* **Task**
Your answer should consist only of the lines below from the one with "James Taylor on" through the one with "boohoo Unisex Black XL Pullover Sweatshirt", copied exactly.

* **Data to examine**
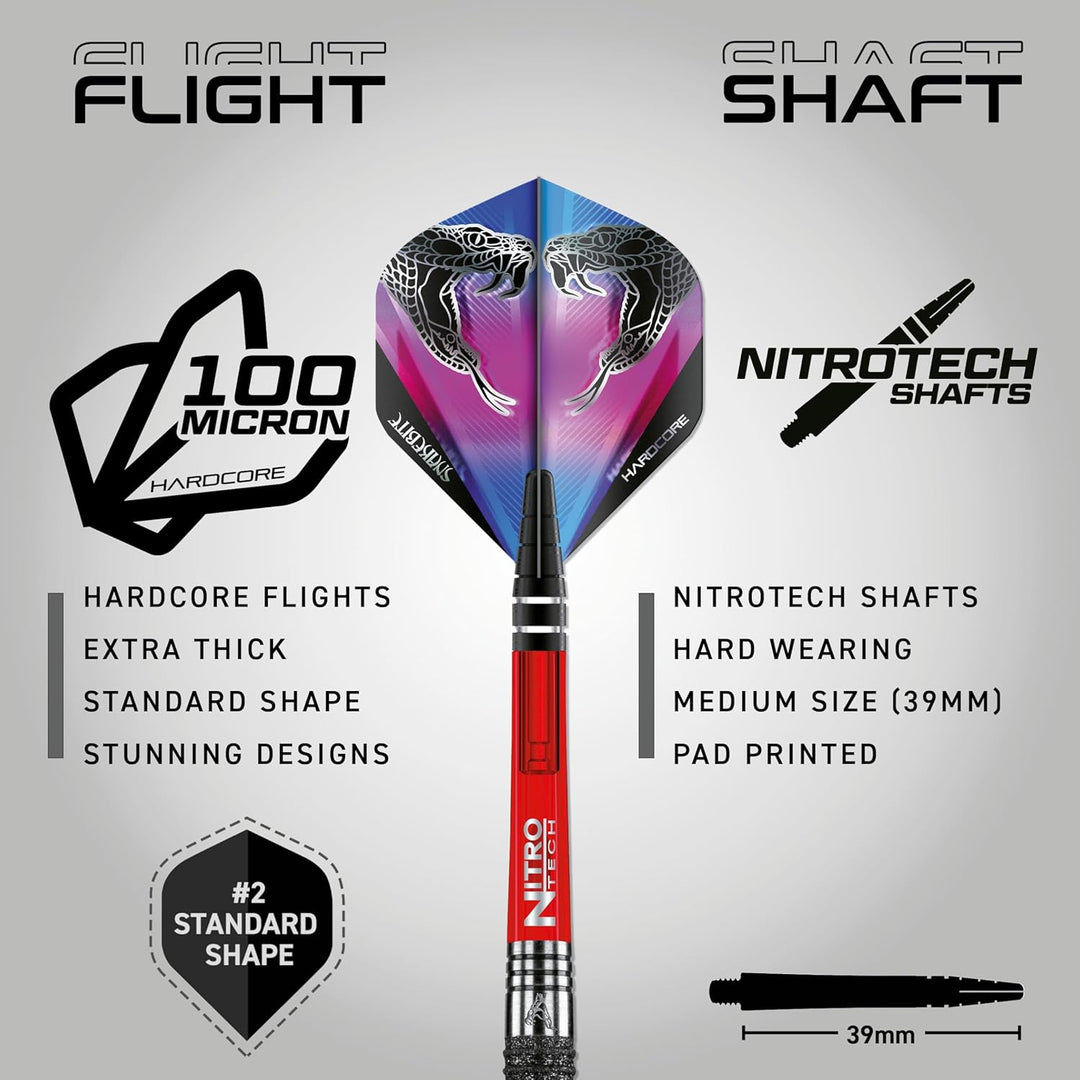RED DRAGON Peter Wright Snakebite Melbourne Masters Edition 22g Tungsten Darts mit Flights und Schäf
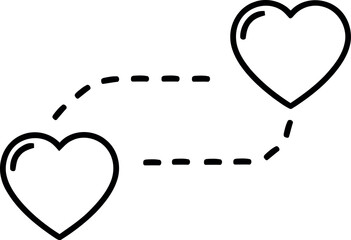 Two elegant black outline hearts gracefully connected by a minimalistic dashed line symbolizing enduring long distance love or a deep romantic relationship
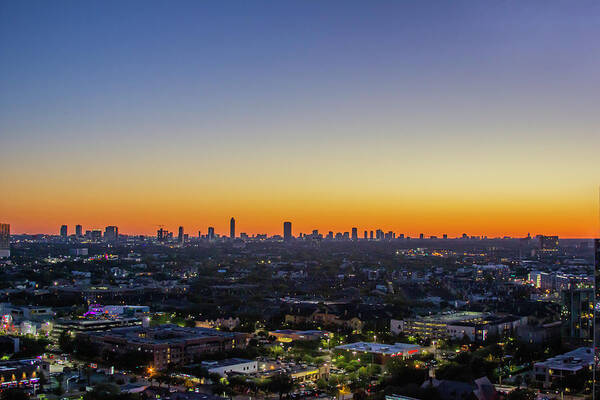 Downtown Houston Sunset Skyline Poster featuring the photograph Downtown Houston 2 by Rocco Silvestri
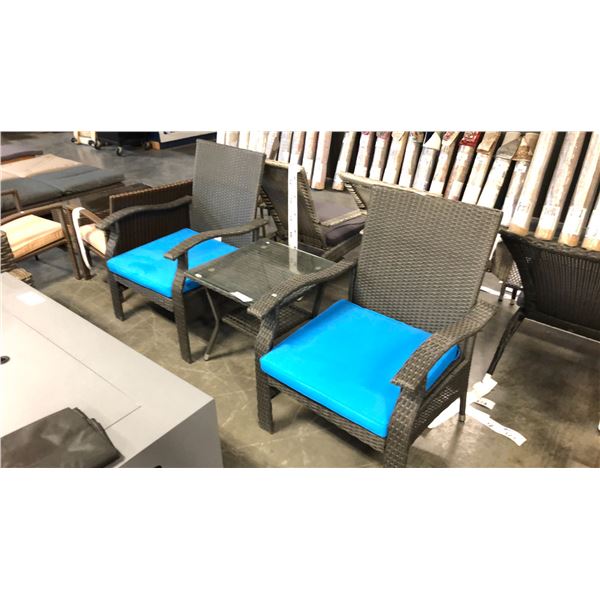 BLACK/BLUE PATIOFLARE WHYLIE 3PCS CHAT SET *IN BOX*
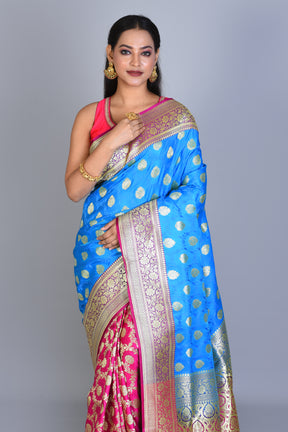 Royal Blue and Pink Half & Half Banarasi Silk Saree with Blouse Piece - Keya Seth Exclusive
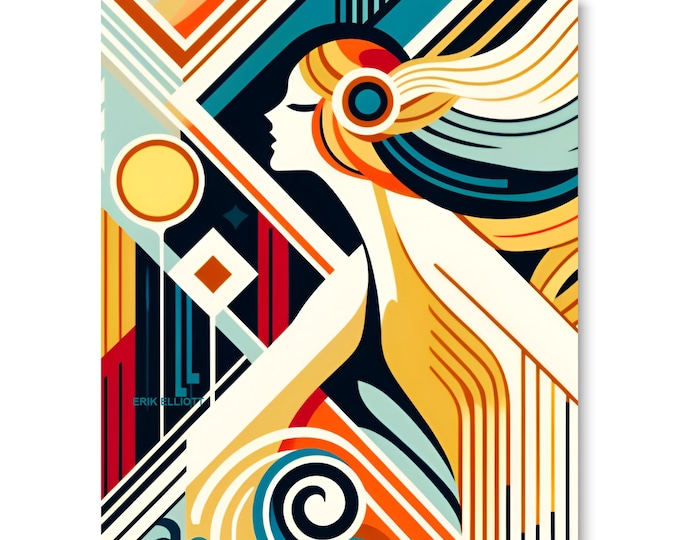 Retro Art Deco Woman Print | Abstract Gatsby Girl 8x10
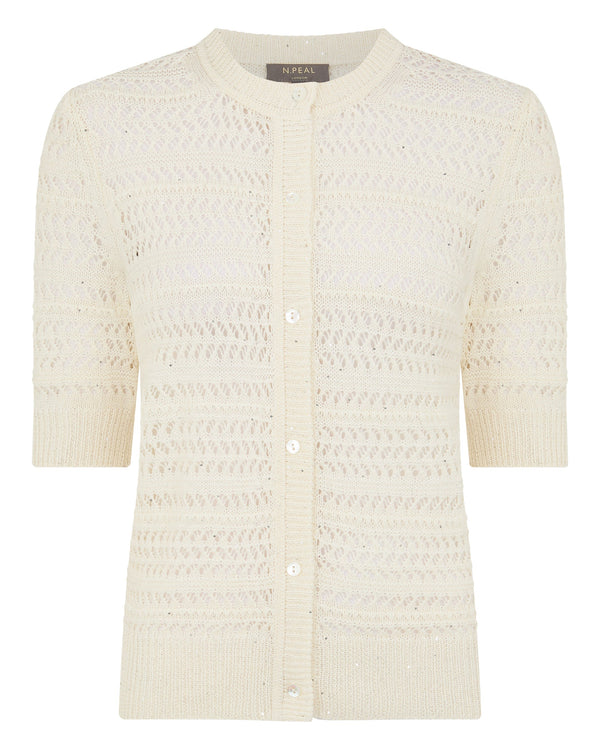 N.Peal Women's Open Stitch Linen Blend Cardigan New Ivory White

--

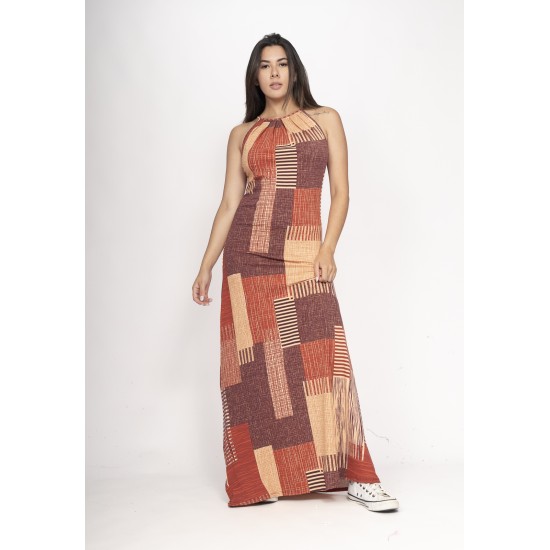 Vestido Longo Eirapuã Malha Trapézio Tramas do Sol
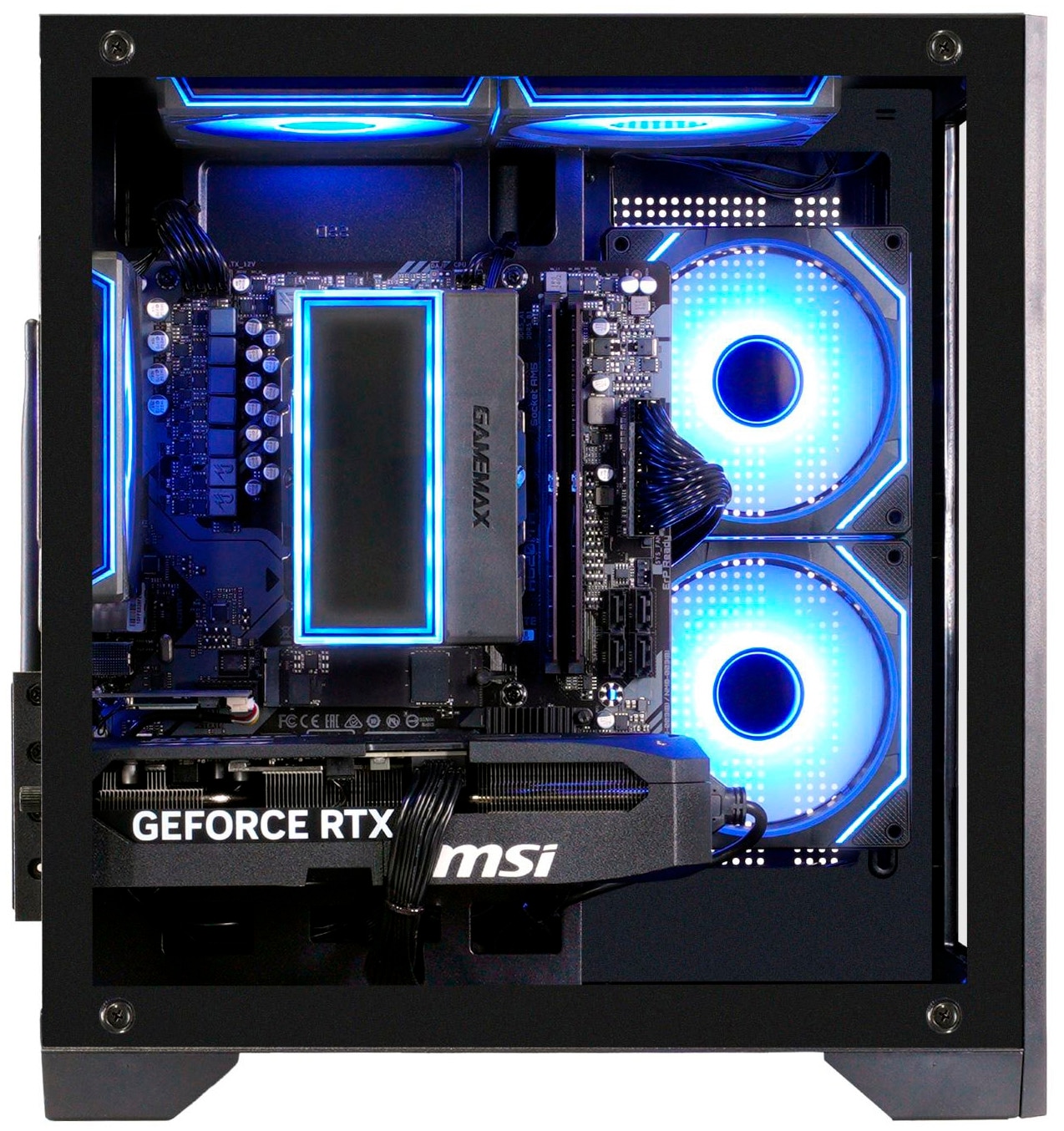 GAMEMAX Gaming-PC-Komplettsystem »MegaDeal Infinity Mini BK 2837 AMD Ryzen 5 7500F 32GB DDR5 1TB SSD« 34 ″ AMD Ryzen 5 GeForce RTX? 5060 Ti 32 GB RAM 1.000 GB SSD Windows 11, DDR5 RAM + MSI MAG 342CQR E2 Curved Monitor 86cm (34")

...

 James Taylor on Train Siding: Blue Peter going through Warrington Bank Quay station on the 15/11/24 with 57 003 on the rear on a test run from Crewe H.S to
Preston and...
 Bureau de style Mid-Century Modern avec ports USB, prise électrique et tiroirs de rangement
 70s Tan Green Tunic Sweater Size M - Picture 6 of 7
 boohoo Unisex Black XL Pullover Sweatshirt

* **Written answer**
 James Taylor on Train Siding: Blue Peter going through Warrington Bank Quay station on the 15/11/24 with 57 003 on the rear on a test run from Crewe H.S to
Preston and...
 Bureau de style Mid-Century Modern avec ports USB, prise électrique et tiroirs de rangement
 70s Tan Green Tunic Sweater Size M - Picture 6 of 7
 boohoo Unisex Black XL Pullover Sweatshirt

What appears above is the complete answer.